» WHAT THE TASK REQUIRES:
Reproduce the entries from the line with "21st International AIDS" to the line with "Photo©International AIDS Society/Marcus Rose", including both of those lines, and leave the pictures out of your answer.

====== RECORDS SUPPLIED

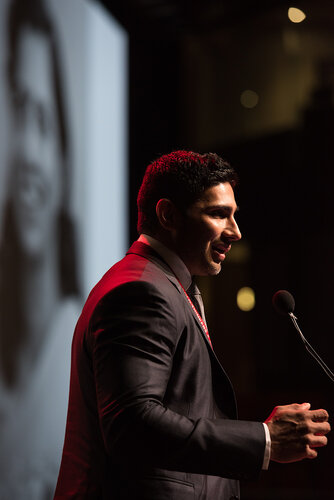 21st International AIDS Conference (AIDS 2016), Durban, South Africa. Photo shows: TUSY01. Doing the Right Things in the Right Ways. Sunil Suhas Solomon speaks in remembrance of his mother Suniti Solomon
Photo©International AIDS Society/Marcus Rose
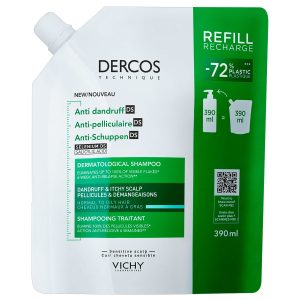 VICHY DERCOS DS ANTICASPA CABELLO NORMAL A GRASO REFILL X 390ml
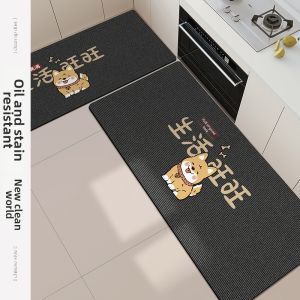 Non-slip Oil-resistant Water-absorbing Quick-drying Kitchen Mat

============
====== RECORDS SUPPLIED

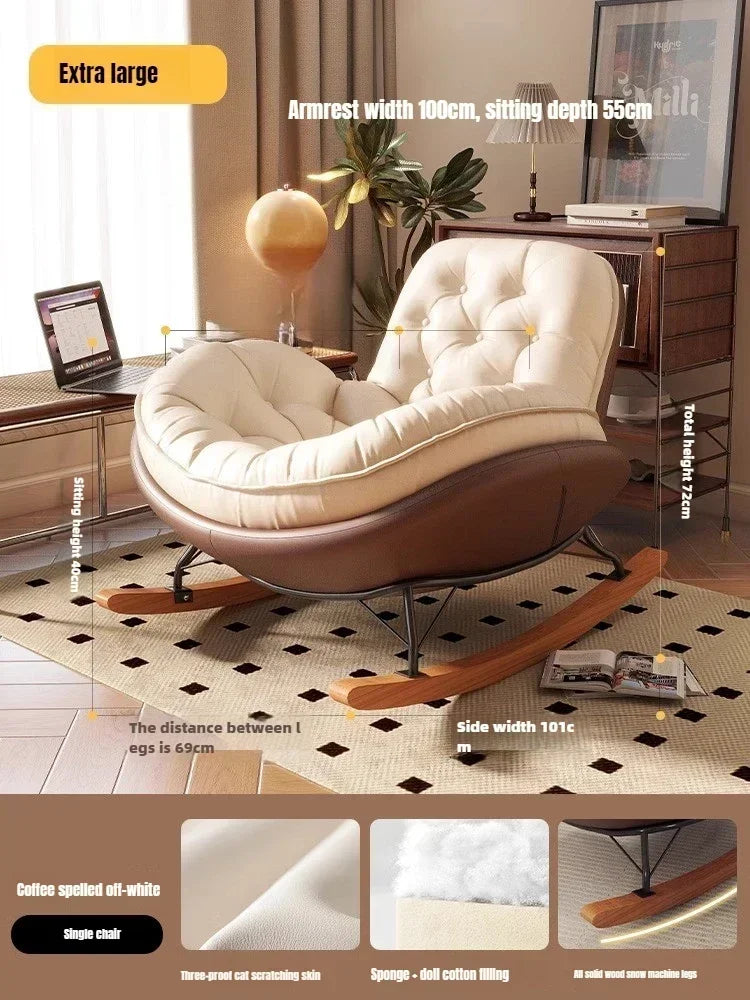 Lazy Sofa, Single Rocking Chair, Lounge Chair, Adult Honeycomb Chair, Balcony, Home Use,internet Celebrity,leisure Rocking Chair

============
====== RECORDS SUPPLIED

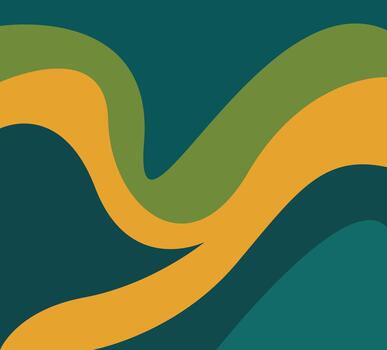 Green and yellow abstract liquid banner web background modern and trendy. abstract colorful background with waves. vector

============

» WRITTEN ANSWER:
 21st International AIDS Conference (AIDS 2016), Durban, South Africa. Photo shows: TUSY01. Doing the Right Things in the Right Ways. Sunil Suhas Solomon speaks in remembrance of his mother Suniti Solomon
Photo©International AIDS Society/Marcus Rose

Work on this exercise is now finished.